◆ MATERIAL PROVIDED:
┌──

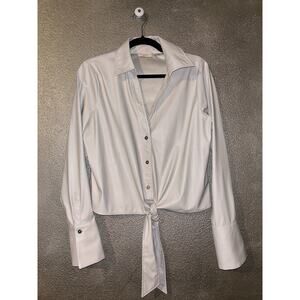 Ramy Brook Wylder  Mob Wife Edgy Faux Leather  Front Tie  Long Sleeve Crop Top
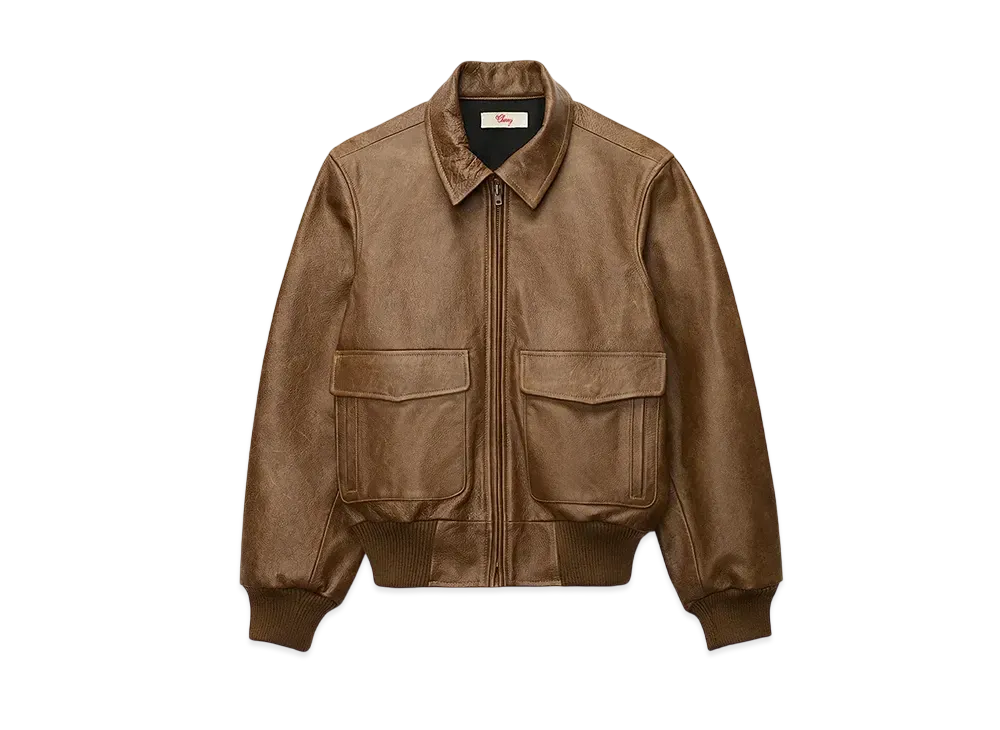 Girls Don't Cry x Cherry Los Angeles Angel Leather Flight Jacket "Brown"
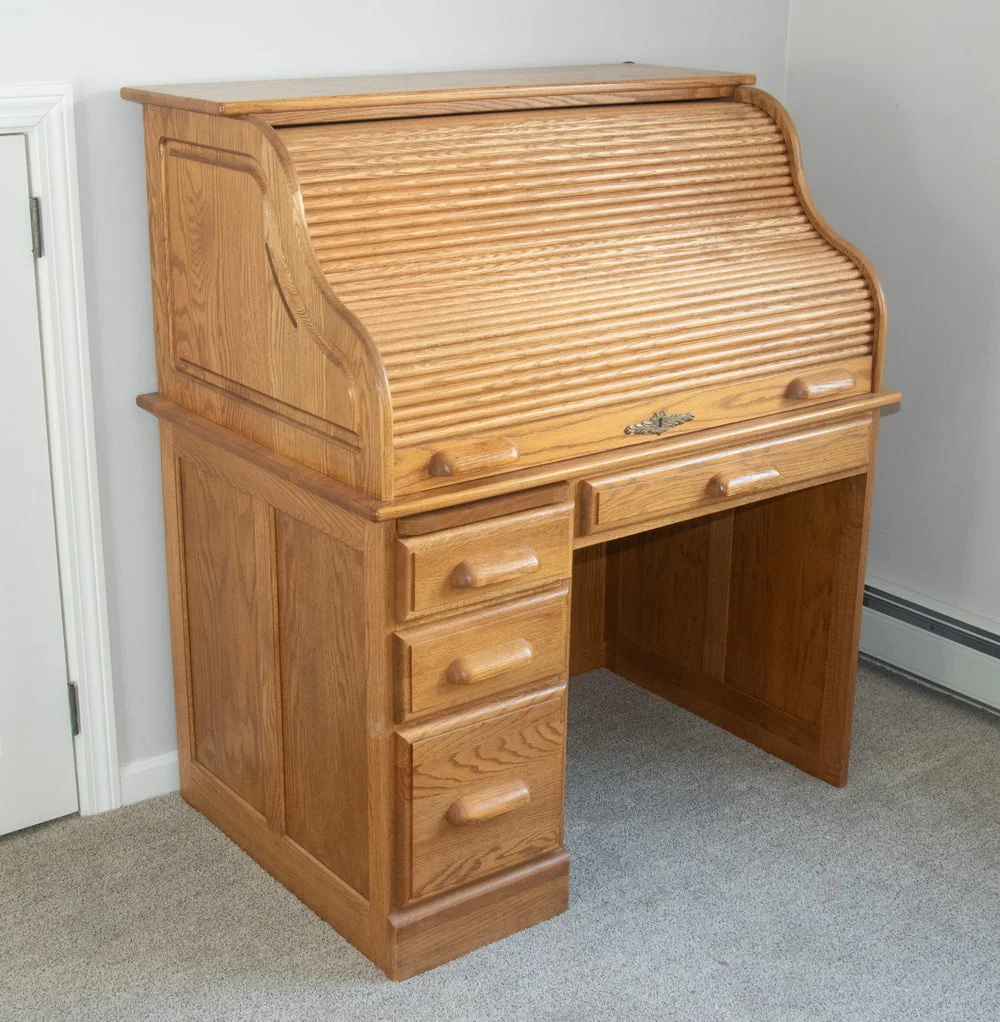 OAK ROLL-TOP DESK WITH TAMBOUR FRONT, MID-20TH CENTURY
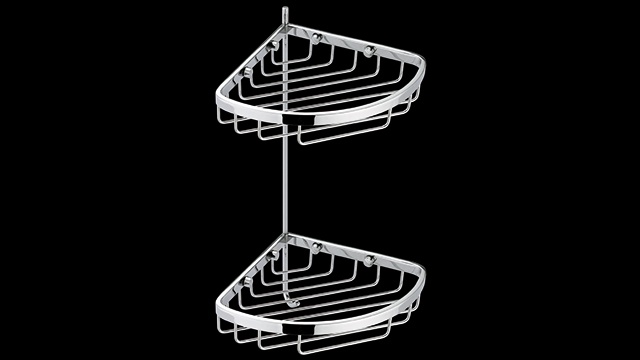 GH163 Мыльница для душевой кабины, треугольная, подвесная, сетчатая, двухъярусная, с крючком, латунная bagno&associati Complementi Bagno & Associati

└──

◆ INSTRUCTIONS FOR THE TASK: Because the copy must hold no pictures, return only the lines that run from the line containing "OAK ROLL-TOP DESK" to the end of the data above, each exactly as it stands.

◆ ANSWER FOR THE TASK:
 OAK ROLL-TOP DESK WITH TAMBOUR FRONT, MID-20TH CENTURY
 GH163 Мыльница для душевой кабины, треугольная, подвесная, сетчатая, двухъярусная, с крючком, латунная bagno&associati Complementi Bagno & Associati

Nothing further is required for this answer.